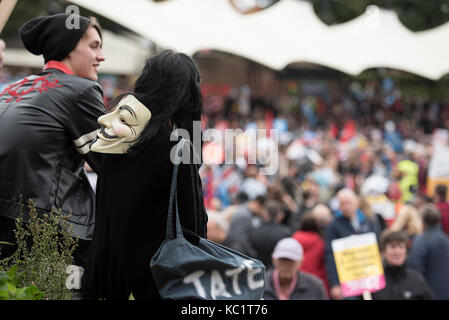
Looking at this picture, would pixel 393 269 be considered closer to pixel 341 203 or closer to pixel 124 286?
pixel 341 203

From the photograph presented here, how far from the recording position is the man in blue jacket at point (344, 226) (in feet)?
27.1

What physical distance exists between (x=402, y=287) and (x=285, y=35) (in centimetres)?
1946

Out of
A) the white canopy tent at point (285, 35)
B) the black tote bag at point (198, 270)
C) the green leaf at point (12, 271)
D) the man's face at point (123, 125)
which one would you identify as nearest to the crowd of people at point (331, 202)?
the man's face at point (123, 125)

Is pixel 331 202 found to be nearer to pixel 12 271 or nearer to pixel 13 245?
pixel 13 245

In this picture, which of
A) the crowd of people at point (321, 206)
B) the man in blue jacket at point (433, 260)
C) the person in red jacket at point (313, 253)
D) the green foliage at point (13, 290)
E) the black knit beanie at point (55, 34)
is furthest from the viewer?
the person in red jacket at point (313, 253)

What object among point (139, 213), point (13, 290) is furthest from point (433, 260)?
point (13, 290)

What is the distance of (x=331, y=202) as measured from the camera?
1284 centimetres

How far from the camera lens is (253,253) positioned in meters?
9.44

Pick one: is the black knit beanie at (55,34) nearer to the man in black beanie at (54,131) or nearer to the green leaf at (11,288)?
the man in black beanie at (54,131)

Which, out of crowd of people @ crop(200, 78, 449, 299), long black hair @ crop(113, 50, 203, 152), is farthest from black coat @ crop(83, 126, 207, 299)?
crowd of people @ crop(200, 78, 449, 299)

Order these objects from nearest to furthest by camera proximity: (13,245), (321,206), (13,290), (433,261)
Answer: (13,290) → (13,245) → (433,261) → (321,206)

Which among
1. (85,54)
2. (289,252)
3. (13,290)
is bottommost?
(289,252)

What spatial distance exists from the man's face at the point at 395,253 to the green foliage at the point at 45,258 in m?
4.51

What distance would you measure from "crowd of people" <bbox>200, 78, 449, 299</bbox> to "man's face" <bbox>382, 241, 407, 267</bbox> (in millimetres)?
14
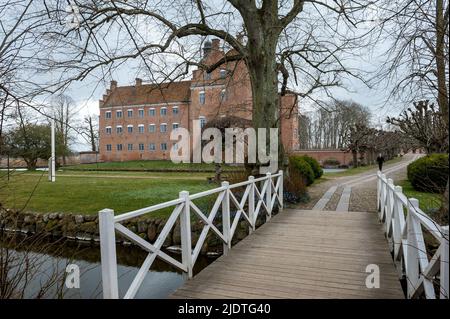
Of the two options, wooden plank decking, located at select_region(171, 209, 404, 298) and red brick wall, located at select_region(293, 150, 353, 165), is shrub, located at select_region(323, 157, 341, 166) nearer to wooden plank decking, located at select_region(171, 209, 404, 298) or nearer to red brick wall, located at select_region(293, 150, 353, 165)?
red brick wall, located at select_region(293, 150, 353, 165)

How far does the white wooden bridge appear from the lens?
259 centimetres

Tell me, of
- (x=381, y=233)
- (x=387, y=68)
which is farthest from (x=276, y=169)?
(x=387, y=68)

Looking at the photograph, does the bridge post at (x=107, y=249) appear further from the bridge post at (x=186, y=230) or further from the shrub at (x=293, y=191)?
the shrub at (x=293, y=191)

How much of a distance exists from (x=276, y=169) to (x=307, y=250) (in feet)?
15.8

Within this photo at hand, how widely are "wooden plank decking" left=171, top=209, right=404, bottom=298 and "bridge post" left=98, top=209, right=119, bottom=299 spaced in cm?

================

▶ **WHAT THE TASK ASKS**
Leave out the pictures and output the rest of the material exactly as written.

▶ **RESULT**
Looking at this picture, would pixel 393 269 be considered closer to pixel 341 203 or closer to pixel 124 286?
pixel 341 203

From the photograph presented here, how far from the recording position is the man in blue jacket at point (344, 226) (in feet)?
27.1

What physical distance exists between (x=402, y=287) and (x=285, y=35) (in centimetres)?
1946

Out of
A) the white canopy tent at point (285, 35)
B) the black tote bag at point (198, 270)
C) the green leaf at point (12, 271)
D) the man's face at point (123, 125)
which one would you identify as nearest to the crowd of people at point (331, 202)?
the man's face at point (123, 125)

Is pixel 331 202 found to be nearer to pixel 12 271 or nearer to pixel 13 245?
pixel 13 245

In this picture, which of
A) the crowd of people at point (321, 206)
B) the man in blue jacket at point (433, 260)
C) the person in red jacket at point (313, 253)
D) the green foliage at point (13, 290)
E) the black knit beanie at point (55, 34)
is furthest from the viewer?
the person in red jacket at point (313, 253)

What object among point (139, 213), point (13, 290) is furthest from point (433, 260)?
point (13, 290)

What is the distance of (x=331, y=202) as measured from the camera?
1284 centimetres

How far from the camera lens is (253,253) positioned in meters?
9.44

Pick one: is the black knit beanie at (55,34) nearer to the man in black beanie at (54,131) or nearer to the green leaf at (11,288)?
the man in black beanie at (54,131)

Which, out of crowd of people @ crop(200, 78, 449, 299), long black hair @ crop(113, 50, 203, 152), is farthest from black coat @ crop(83, 126, 207, 299)?
crowd of people @ crop(200, 78, 449, 299)

Order these objects from nearest to furthest by camera proximity: (13,245), (321,206), (13,290), (433,261)
Answer: (13,290) → (13,245) → (433,261) → (321,206)

Which among
1. (85,54)
2. (289,252)
3. (13,290)
is bottommost?
(289,252)

What spatial distance exists from the man's face at the point at 395,253 to the green foliage at the point at 45,258 in m?
4.51

What distance would you measure from "crowd of people" <bbox>200, 78, 449, 299</bbox> to "man's face" <bbox>382, 241, 407, 267</bbox> (in millimetres)?
14
Of the two options, wooden plank decking, located at select_region(171, 209, 404, 298) and red brick wall, located at select_region(293, 150, 353, 165), is shrub, located at select_region(323, 157, 341, 166) nearer to wooden plank decking, located at select_region(171, 209, 404, 298) or nearer to red brick wall, located at select_region(293, 150, 353, 165)?
red brick wall, located at select_region(293, 150, 353, 165)

How far does the white wooden bridge appear from the lens?
259 centimetres

Tell me, of
- (x=381, y=233)
- (x=387, y=68)
which is farthest from (x=276, y=169)?
(x=387, y=68)

Looking at the photograph, does the bridge post at (x=107, y=249) appear further from the bridge post at (x=186, y=230) or further from the shrub at (x=293, y=191)?
the shrub at (x=293, y=191)

How much of a distance exists from (x=276, y=169) to (x=307, y=250) (in feet)?
15.8

Within this photo at hand, how widely are "wooden plank decking" left=171, top=209, right=404, bottom=298 and "bridge post" left=98, top=209, right=119, bottom=299 spaced in cm?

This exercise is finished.